* **WORK ITEM**: Beginning with the line that holds "request_url: https://www.google.com/recaptcha/api2/aframe", retype the rest of the listing exactly, last line included.

* **THE DATA**:
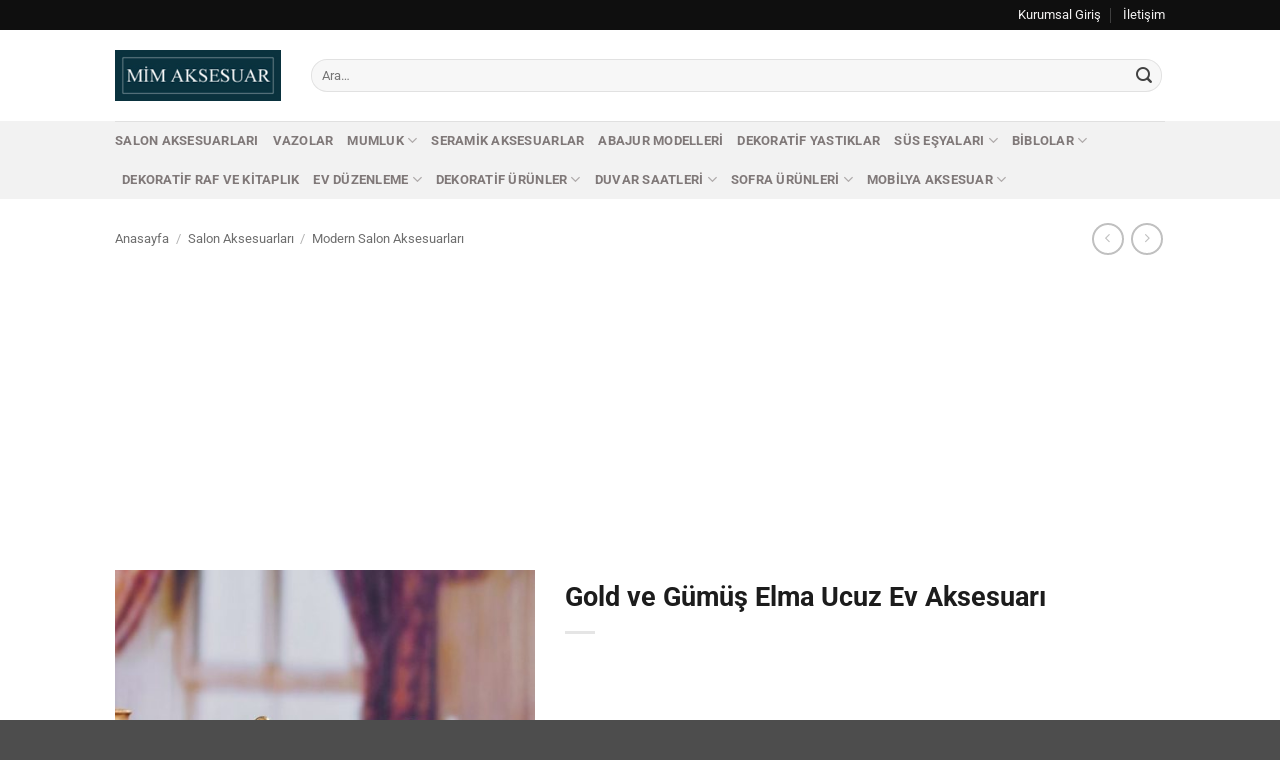

--- FILE ---
content_type: text/html; charset=utf-8
request_url: https://www.google.com/recaptcha/api2/aframe
body_size: 269
content:
<!DOCTYPE HTML><html><head><meta http-equiv="content-type" content="text/html; charset=UTF-8"></head><body><script nonce="NJGkJ15M-aEGnWJ0qZQ31w">/** Anti-fraud and anti-abuse applications only. See google.com/recaptcha */ try{var clients={'sodar':'https://pagead2.googlesyndication.com/pagead/sodar?'};window.addEventListener("message",function(a){try{if(a.source===window.parent){var b=JSON.parse(a.data);var c=clients[b['id']];if(c){var d=document.createElement('img');d.src=c+b['params']+'&rc='+(localStorage.getItem("rc::a")?sessionStorage.getItem("rc::b"):"");window.document.body.appendChild(d);sessionStorage.setItem("rc::e",parseInt(sessionStorage.getItem("rc::e")||0)+1);localStorage.setItem("rc::h",'1769699387940');}}}catch(b){}});window.parent.postMessage("_grecaptcha_ready", "*");}catch(b){}</script></body></html>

* **TASK SOLUTION**:
request_url: https://www.google.com/recaptcha/api2/aframe
body_size: 269
content:
<!DOCTYPE HTML><html><head><meta http-equiv="content-type" content="text/html; charset=UTF-8"></head><body><script nonce="NJGkJ15M-aEGnWJ0qZQ31w">/** Anti-fraud and anti-abuse applications only. See google.com/recaptcha */ try{var clients={'sodar':'https://pagead2.googlesyndication.com/pagead/sodar?'};window.addEventListener("message",function(a){try{if(a.source===window.parent){var b=JSON.parse(a.data);var c=clients[b['id']];if(c){var d=document.createElement('img');d.src=c+b['params']+'&rc='+(localStorage.getItem("rc::a")?sessionStorage.getItem("rc::b"):"");window.document.body.appendChild(d);sessionStorage.setItem("rc::e",parseInt(sessionStorage.getItem("rc::e")||0)+1);localStorage.setItem("rc::h",'1769699387940');}}}catch(b){}});window.parent.postMessage("_grecaptcha_ready", "*");}catch(b){}</script></body></html>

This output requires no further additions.